THERESA May denied the country was heading for a hard Brexit yesterday, telling the Commons there was “no suggestion of that whatsoever”.
The Prime Minister was reporting back to MPs on the weekend’s EU council summit when she said it was wrong to think of leaving Europe as a “binary choice” between hard or soft Brexit, or that it was either free trade or free movement of people.
“That is not the case. We are going to be ambitious in what we hope to get for the UK – a good trade deal as well as control on immigration,” May said.
Her meetings over the weekend had not gone well, with European leaders less interested in Brexit and more concerned with a trade deal with Canada and the Syrian conflict.
That trade deal with Canada, CETA, was rejected when the staunchly socialist Walloons of Belgium’s Wallonia region, kiboshed the proposals that have been seven years in the making.
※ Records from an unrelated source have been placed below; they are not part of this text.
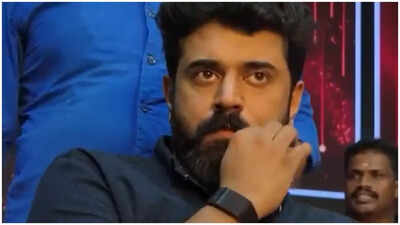 Nivin Pauly breaks silence on Listin Stephen’s allegation: We all meet people who speak in threatening tones… be a person with a good heart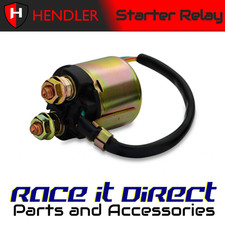 Starter Relay for Aprilia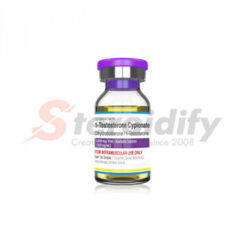 1-TESTOSTERONE CYPIONATE (DHB)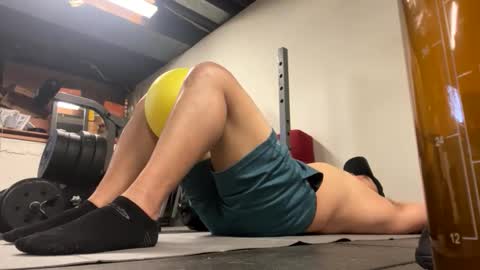 cubinheat online show from November 2025 04:16:02 PM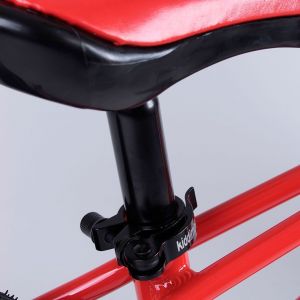 Біговел 12" Kiddimoto BMX2 (червоний)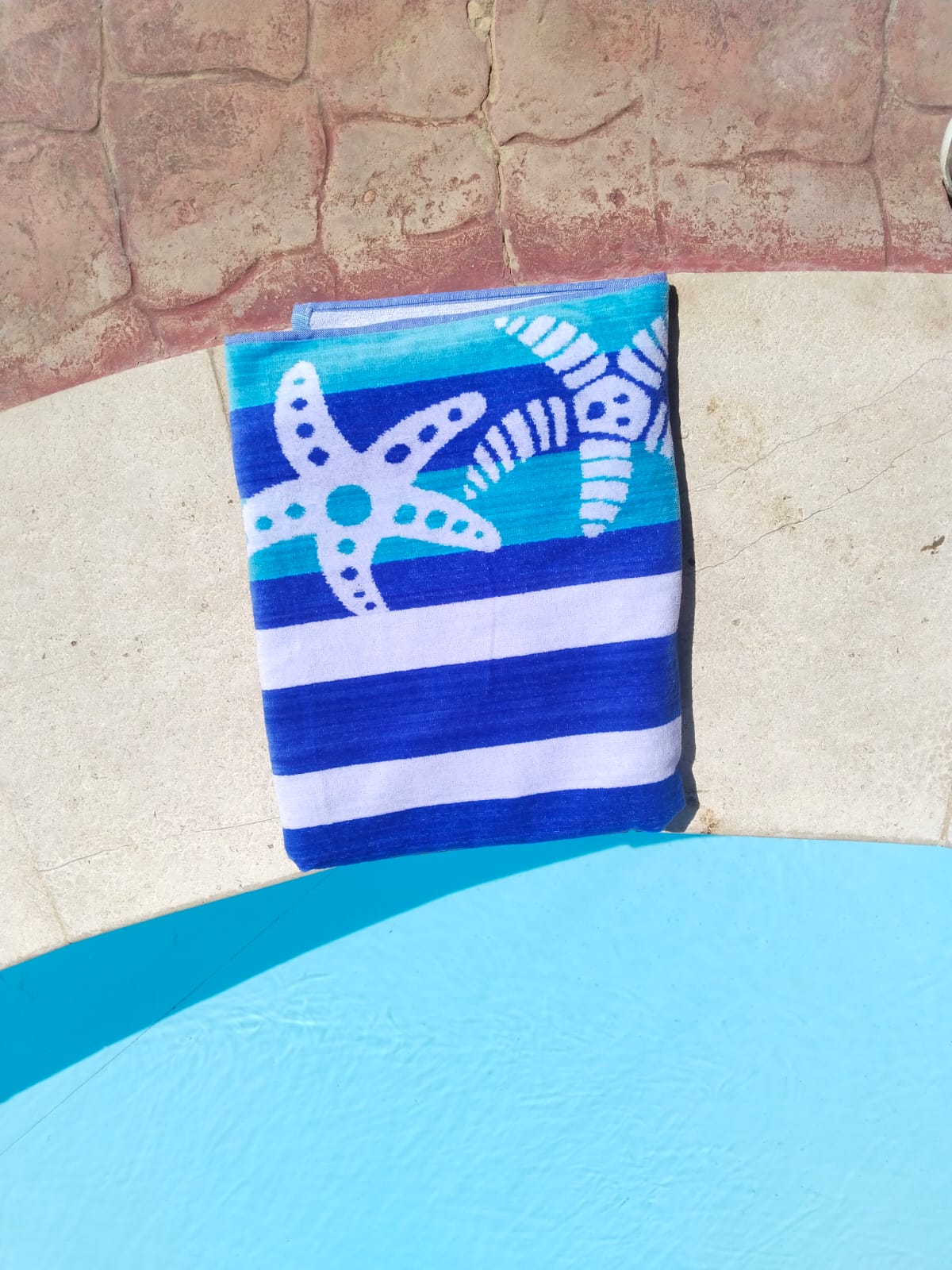 Luna Towel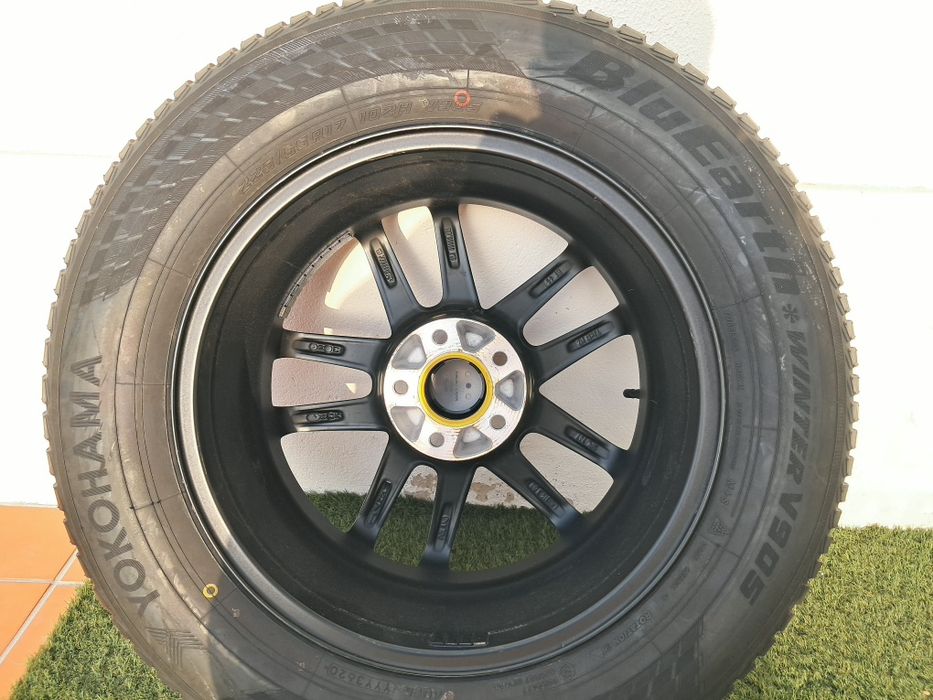 Jantes PLATINI wheels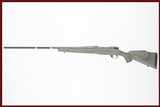 WEATHERBY VANGUARD 257 WBY MAG USED GUN INV 243889 - 1 of 10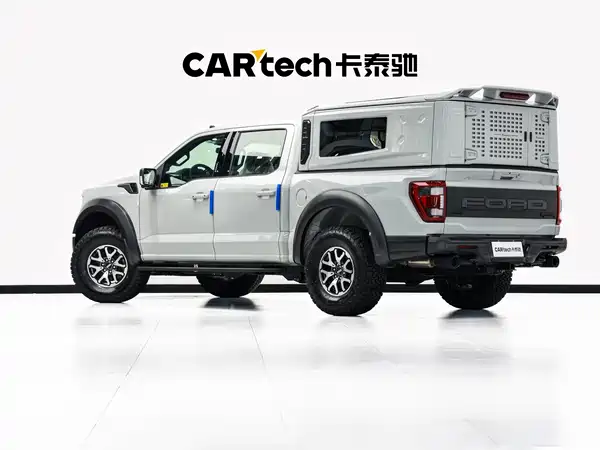 Ford F-150 Raptor 2023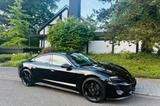 Porsche Taycan  Carbon/Turbo S Optik/Pano/21 Zoll/Chrono - Porsche Taycan von privat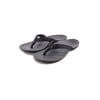Sole Women's Balboa Flip, Black/Dark Grey, W 9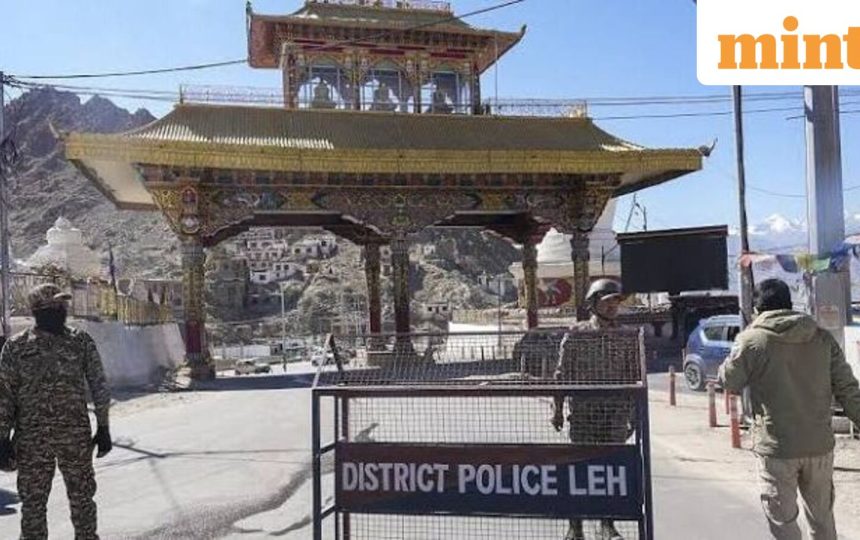 Ladakh announces AHDCs for 7 districts, proposes new UT-level body under ‘customised Article 371 framework’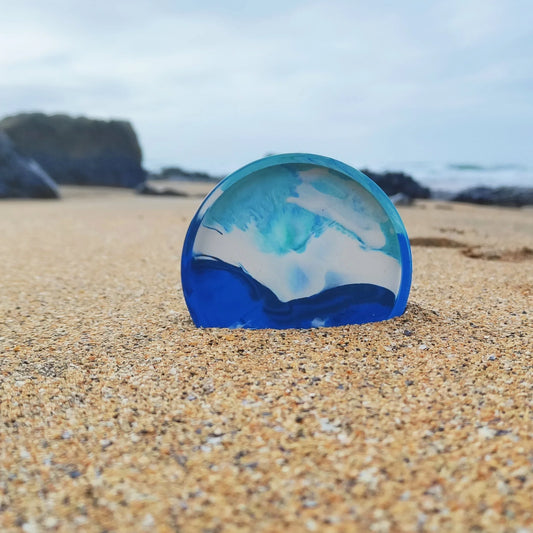 Coasters (pack of two)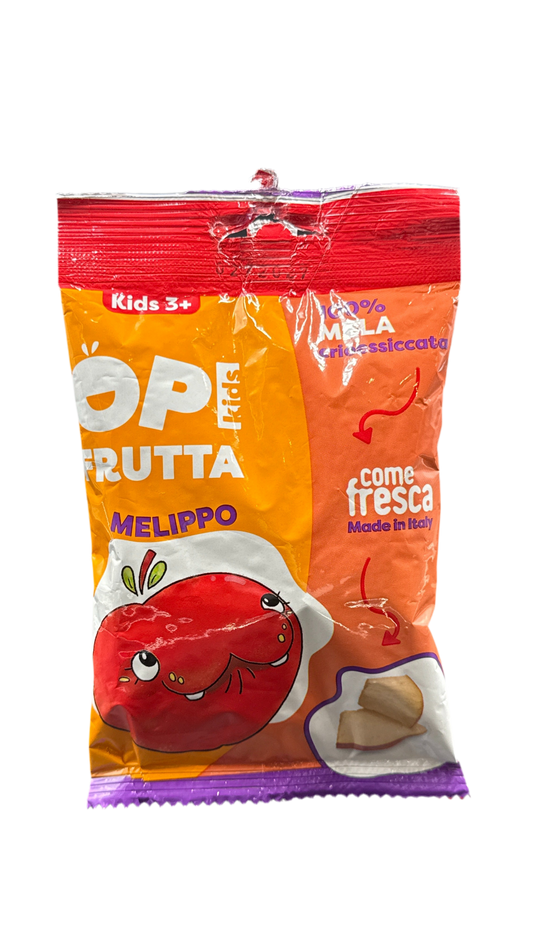 Opi Frutta Mela - 10g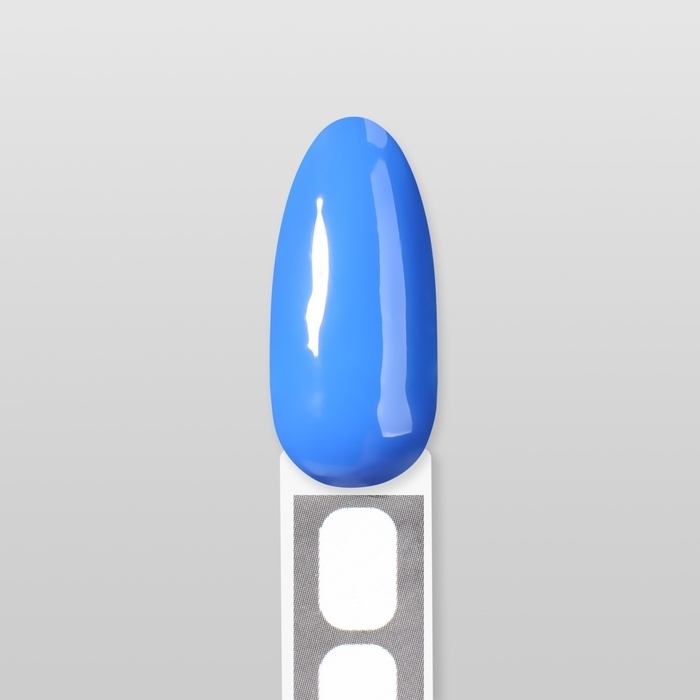 Гель лак для ногтей &laquo;SIMPLE&raquo;, 3-х фазный, 10 мл, LED/UV, цвет (257)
They want stronger safeguards on labour, environmental and consumer standards.
Critics of Brexit have suggested if the EU can’t pass this deal, then there is little hope of successful negotiations for Britain.
May, however, rejected that: “To those who suggest that these difficulties have a bearing on our own future negotiations, I would remind them that we are not seeking to replicate any existing model that any other country has in relation to its trade with the European Union. We will be developing our own British model – a new relationship for the UK with the EU – to be there for when we’re outside the EU.
She said she had told the EU that Britain wanted a “mature, co-operative relationship that close friends and allies enjoy
“A deal that will give British companies the maximum freedom to trade with and operate in the European market – and allow European businesses to do the same here. A deal that will deliver the deepest possible co-operation to ensure our national security and the security of our allies.
“A deal that is in Britain’s interests – and the interests of all our European partners. But it will also be a deal that means we are a fully independent, sovereign nation – able to do what sovereign nations do, which means we will, for example, be free to decide for ourselves how we control immigration.”
The SNP’s leader in Westminster asked the Prime Minister to specifically say what she had said to the other European leaders about Scotland.
“She cannot pretend to take the interests and concerns of Scotland, Wales and Northern Ireland seriously. Either she will, or she won’t. If she won’t, Scotland is right to hold another independence referendum,” he argued.
May, declined to say if she had mentioned Scotland during the summit, but claimed she was taking it seriously – which was what the joint ministerial meeting was about this morning.